[Saved data entries]
BEGIN

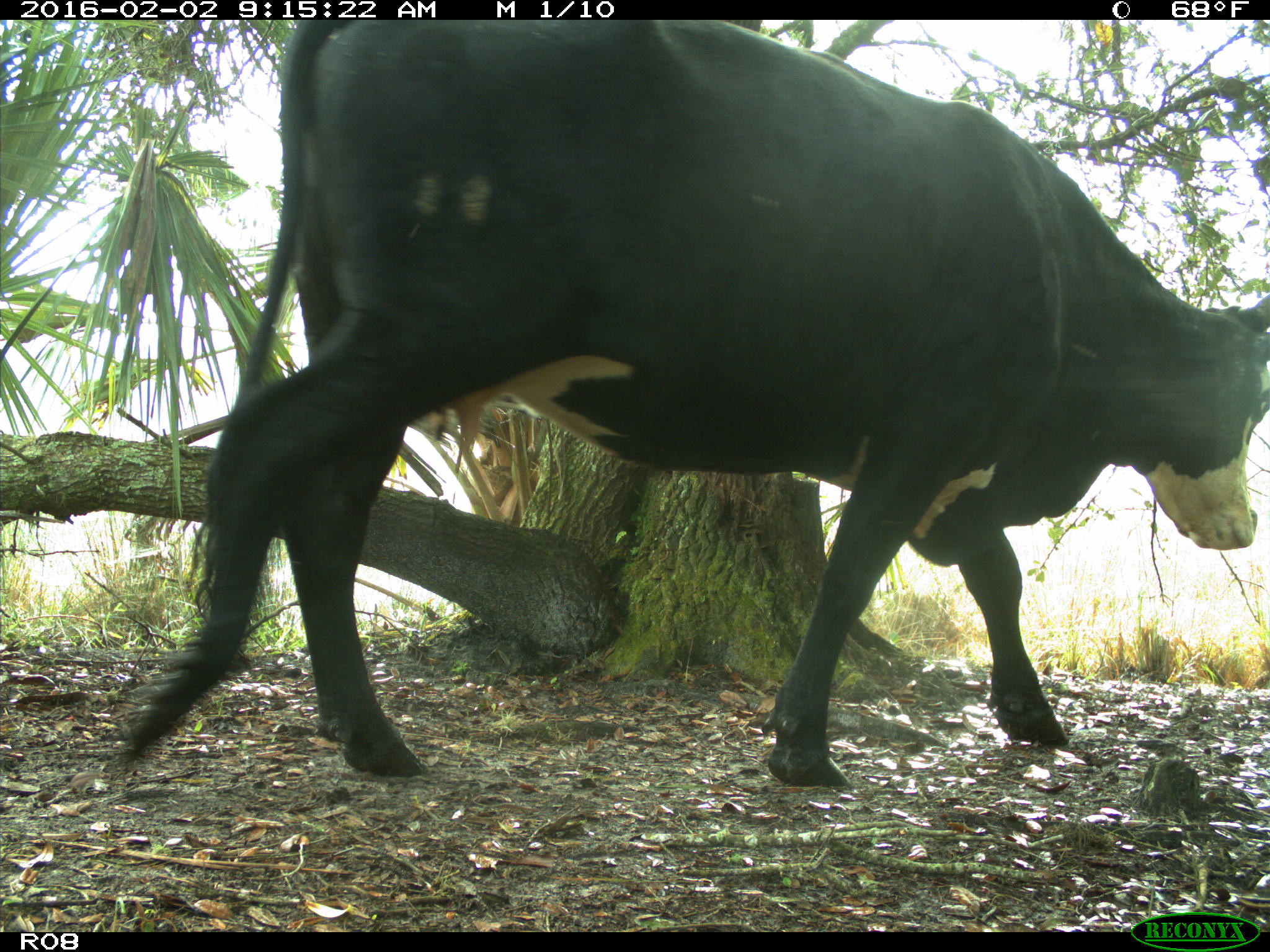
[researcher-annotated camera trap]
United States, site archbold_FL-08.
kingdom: Animalia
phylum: Chordata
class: Mammalia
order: Artiodactyla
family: Bovidae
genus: Bos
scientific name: Bos taurus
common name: domestic cow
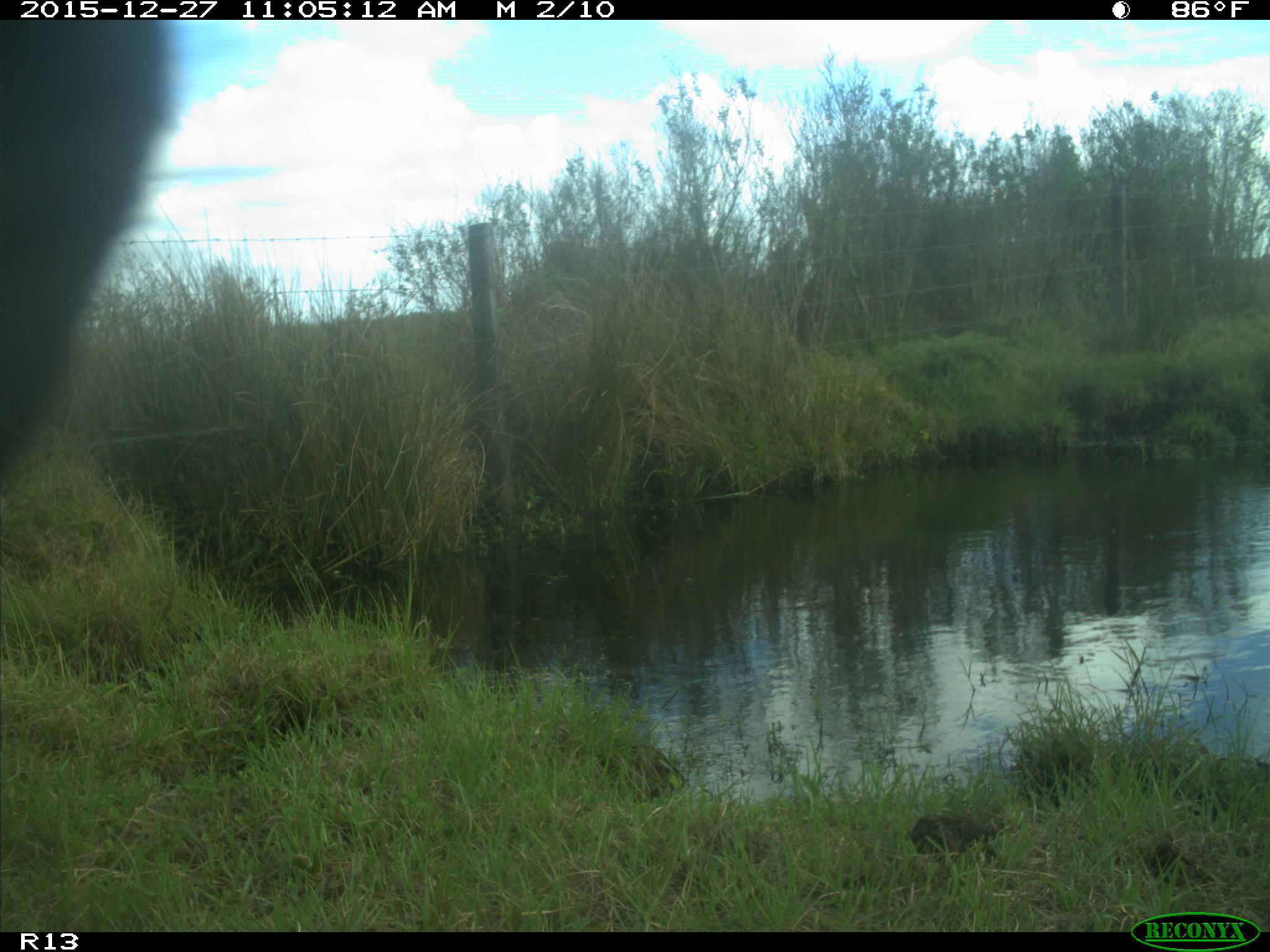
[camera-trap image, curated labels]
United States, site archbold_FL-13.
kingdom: Animalia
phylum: Chordata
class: Mammalia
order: Artiodactyla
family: Bovidae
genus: Bos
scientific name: Bos taurus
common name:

END

An exact copy of the entries above is needed, with the pictures removed.

**Result for this task**
[researcher-annotated camera trap]
United States, site archbold_FL-08.
kingdom: Animalia
phylum: Chordata
class: Mammalia
order: Artiodactyla
family: Bovidae
genus: Bos
scientific name: Bos taurus
common name: domestic cow
[camera-trap image, curated labels]
United States, site archbold_FL-13.
kingdom: Animalia
phylum: Chordata
class: Mammalia
order: Artiodactyla
family: Bovidae
genus: Bos
scientific name: Bos taurus
common name:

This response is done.